La barca al triplo della velocità consentita
Per i legali della famiglia Frazzica "era importante che venisse ristabilita la verità, evidenziata anche dal ctu nella sua perizia: il kayak navigava legittimamente nello specchio d'acqua in cui è stato travolto". I ragazzi, continuano gli avvocati Vacca e Mesiano, "si trovavano in una zona in cui potevano stare legittimamente e che d'estate è tra le più affollate al mondo, specie di domenica. È capitato a Napoli; poteva capitare ovunque. Sicuramente, è necessaria un'ancora maggiore sensibilizzazione sulla sicurezza in mare. È stato fatto tanto in questo ultimo anno e mezzo, ma bisogna fare di più".
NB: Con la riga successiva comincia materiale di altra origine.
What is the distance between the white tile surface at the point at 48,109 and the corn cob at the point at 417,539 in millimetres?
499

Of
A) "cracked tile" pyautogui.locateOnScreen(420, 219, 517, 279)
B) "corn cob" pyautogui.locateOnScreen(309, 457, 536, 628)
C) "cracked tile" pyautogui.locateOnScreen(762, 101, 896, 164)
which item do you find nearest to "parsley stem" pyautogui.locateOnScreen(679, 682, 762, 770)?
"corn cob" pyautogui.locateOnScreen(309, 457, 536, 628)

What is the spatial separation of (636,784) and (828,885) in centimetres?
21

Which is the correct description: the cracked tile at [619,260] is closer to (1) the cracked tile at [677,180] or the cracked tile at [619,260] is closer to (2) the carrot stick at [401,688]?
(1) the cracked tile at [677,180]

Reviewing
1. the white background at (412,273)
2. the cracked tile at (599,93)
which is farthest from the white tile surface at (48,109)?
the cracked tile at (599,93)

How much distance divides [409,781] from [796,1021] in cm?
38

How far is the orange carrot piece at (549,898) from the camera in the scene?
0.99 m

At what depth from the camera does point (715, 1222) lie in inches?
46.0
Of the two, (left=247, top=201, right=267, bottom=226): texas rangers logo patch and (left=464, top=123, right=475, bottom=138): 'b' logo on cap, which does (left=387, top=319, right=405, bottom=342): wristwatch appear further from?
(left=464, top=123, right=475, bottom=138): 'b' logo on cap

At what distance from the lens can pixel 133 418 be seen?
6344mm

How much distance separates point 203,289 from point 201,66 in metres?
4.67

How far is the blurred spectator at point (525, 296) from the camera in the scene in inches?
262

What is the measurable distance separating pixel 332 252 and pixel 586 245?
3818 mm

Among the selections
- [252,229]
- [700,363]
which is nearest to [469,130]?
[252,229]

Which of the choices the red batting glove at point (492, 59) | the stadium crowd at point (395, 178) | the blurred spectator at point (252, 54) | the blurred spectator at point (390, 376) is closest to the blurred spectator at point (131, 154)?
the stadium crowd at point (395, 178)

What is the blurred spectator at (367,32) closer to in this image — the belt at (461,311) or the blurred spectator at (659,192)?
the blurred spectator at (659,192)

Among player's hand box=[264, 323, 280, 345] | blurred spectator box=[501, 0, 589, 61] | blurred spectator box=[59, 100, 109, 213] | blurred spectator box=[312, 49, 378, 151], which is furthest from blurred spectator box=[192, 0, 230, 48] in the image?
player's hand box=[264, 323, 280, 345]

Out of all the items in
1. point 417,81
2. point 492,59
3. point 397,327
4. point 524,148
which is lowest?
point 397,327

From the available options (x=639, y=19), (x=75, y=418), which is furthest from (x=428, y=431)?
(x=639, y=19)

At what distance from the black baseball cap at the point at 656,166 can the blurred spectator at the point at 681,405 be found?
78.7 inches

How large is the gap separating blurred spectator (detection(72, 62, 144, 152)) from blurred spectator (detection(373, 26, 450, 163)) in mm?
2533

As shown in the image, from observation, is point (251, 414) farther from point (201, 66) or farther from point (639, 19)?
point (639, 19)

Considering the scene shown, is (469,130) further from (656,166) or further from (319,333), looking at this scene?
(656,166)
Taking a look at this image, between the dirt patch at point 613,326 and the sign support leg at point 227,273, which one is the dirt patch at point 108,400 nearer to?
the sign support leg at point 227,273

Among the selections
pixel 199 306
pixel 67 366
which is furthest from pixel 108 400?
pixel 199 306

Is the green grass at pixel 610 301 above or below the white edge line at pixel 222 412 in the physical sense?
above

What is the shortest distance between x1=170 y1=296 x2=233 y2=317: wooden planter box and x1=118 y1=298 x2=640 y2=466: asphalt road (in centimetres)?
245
Secondo quanto emerso dall'analisi della navigazione effettuata dal consulente tecnico incaricato dalla Procura di Napoli, l'ingegnere Giuseppe Coccia, l'imbarcazione "si trovava a una distanza dalla costa dove la velocità massima consentita era di 10 nodi mentre l'imbarcazione navigava a circa 30 nodi". Proprio per quella velocità elevata, la barca "ha raggiunto in pochi secondi il kayak che, a quella velocità, non ha avuto vie di fuga. Il kayak, sfortunatamente si è trovato sulla rotta di un'imbarcazione che navigava al triplo della velocità consentita a circa 300 metri dalla costa".